_THE REQUEST_. Rewrite each of the entries below, substituting "autumn leaves" for every occurrence of "orange foliage" and keeping everything else unchanged. Leave the pictures out of your answer.

——————————

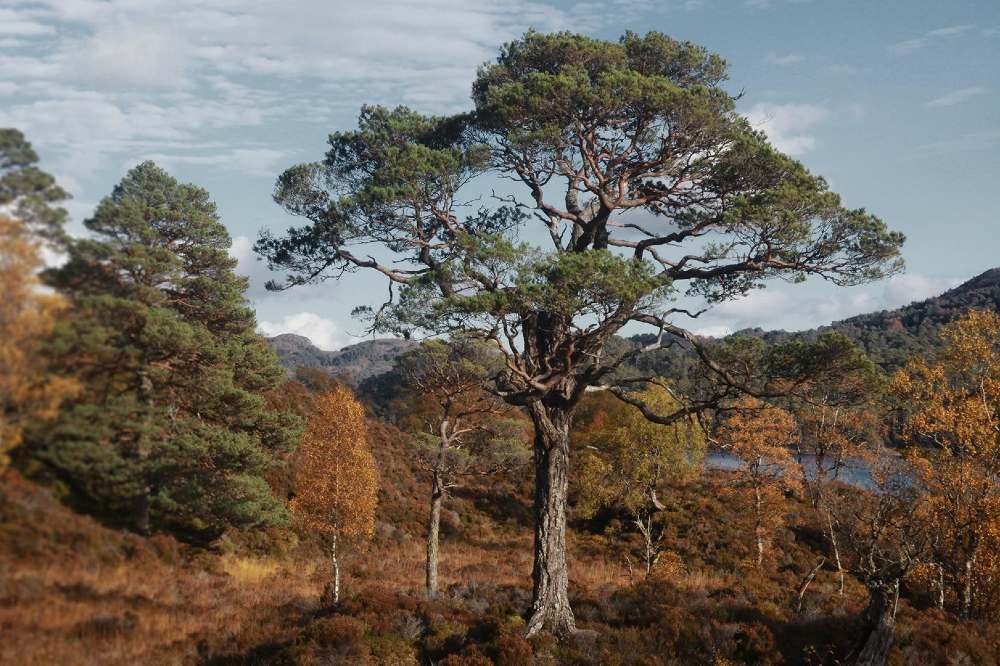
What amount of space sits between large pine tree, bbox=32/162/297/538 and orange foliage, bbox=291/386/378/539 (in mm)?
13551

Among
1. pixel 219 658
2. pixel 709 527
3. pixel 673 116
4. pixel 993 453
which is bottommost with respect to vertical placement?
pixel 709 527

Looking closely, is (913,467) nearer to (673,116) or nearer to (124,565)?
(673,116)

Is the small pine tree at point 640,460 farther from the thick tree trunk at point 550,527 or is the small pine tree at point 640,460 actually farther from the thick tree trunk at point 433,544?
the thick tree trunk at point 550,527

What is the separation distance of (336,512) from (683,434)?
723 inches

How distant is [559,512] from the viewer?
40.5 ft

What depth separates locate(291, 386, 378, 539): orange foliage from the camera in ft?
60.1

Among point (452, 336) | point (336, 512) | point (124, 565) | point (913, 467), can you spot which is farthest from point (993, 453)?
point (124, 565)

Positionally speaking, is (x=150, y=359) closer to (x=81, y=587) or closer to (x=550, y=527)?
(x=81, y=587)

——————————

_FINISHED ANSWER_.
What amount of space sits between large pine tree, bbox=32/162/297/538 and autumn leaves, bbox=291/386/378/539 (in mm)?
13551

Among
1. pixel 219 658
2. pixel 709 527
3. pixel 673 116
4. pixel 993 453
which is bottommost with respect to vertical placement?
pixel 709 527

Looking closely, is (913,467) nearer to (673,116) or nearer to (124,565)?
(673,116)

Is the small pine tree at point 640,460 farther from the thick tree trunk at point 550,527 or is the small pine tree at point 640,460 actually farther from the thick tree trunk at point 433,544?
the thick tree trunk at point 550,527

What is the separation distance of (336,512) from (683,434)?
723 inches

How distant is [559,512] from the viewer?
40.5 ft

What depth separates locate(291, 386, 378, 539): autumn leaves from the camera in ft?
60.1

Among point (452, 336) | point (336, 512) | point (124, 565) | point (913, 467), can you spot which is farthest from point (993, 453)?
point (124, 565)

Positionally speaking, is (x=150, y=359) closer to (x=81, y=587) or closer to (x=550, y=527)?
(x=81, y=587)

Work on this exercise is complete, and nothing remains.